In 2010 the conference theme centers on these and other sites of discipline and punishment, as well as on strategies of coping, opposition and resistance. Carried out by foreigners and by our compatriots, by strangers and by our own kin, by others and by ourselves, these varied practices and instances of penalization have occurred both formally and informally, publicly and privately, overtly and covertly; with the use of force and/or by instilling efficient behavior and a lucrative obedience, episodically and in the historical long-term.
◇ ◇ ◇
REQUIRED ACTIONS:
1: Set down the conference text word for word, from "In 2010 the" up to and including "the historical long-term.".
2: According to the conference text, what does the 2010 theme center on besides sites of discipline and punishment?
3: Do these statements agree with the conference text? Answer yes or no for each, quoting the words that decide it. (a) The practices of penalization occurred only in public. (b) The practices were carried out by foreigners as well as by compatriots. (c) The conference theme described is for the year 2012.

Stored records
◇ ◇ ◇
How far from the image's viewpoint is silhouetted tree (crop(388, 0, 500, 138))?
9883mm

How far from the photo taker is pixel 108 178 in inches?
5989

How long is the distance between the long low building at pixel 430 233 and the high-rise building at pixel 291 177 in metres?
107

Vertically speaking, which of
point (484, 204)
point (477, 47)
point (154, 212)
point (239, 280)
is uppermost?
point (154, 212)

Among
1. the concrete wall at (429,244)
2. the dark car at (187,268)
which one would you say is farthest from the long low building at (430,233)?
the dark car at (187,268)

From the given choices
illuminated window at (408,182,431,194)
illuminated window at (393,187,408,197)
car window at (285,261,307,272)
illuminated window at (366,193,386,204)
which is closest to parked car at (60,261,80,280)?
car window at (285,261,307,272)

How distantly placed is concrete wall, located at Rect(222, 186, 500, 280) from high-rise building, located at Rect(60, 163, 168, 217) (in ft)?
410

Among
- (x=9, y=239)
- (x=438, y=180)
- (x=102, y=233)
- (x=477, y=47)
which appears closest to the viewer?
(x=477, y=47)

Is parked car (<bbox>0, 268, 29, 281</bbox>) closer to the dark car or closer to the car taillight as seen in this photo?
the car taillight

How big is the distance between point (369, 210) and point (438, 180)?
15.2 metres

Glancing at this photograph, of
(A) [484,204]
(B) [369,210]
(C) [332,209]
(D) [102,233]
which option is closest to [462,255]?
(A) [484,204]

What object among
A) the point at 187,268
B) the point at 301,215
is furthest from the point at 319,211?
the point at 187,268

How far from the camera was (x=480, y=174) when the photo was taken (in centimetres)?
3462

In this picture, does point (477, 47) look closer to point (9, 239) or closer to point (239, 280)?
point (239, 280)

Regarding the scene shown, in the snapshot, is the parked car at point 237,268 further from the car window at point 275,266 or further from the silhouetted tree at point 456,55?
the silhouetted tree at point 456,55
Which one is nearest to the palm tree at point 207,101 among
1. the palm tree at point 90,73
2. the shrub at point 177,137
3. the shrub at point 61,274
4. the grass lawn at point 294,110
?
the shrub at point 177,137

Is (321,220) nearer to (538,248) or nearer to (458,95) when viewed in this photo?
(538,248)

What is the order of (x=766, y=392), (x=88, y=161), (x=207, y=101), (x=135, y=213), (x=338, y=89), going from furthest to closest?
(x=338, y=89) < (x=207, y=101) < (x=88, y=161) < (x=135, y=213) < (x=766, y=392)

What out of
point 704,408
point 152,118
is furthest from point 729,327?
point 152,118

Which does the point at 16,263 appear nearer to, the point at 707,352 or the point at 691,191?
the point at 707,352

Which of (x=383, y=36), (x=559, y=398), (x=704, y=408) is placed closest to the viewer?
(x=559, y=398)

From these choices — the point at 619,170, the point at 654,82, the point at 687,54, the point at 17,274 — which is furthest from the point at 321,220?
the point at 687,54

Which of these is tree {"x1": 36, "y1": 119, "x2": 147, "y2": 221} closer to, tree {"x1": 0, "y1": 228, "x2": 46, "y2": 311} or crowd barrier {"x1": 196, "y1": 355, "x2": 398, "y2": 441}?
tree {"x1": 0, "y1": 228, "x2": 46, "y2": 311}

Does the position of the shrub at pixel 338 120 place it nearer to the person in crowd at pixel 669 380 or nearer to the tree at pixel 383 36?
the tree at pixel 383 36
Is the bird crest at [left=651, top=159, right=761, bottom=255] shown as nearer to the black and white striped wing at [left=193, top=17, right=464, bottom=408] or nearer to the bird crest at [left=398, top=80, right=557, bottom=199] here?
◇ ◇ ◇
WRITTEN ANSWERS:
1:
In 2010 the conference theme centers on these and other sites of discipline and punishment, as well as on strategies of coping, opposition and resistance. Carried out by foreigners and by our compatriots, by strangers and by our own kin, by others and by ourselves, these varied practices and instances of penalization have occurred both formally and informally, publicly and privately, overtly and covertly; with the use of force and/or by instilling efficient behavior and a lucrative obedience, episodically and in the historical long-term.

2: Strategies of coping, opposition and resistance.

3:
(a) No: "both formally and informally, publicly and privately, overtly and covertly"
(b) Yes: "Carried out by foreigners and by our compatriots"
(c) No: "In 2010 the conference theme centers on"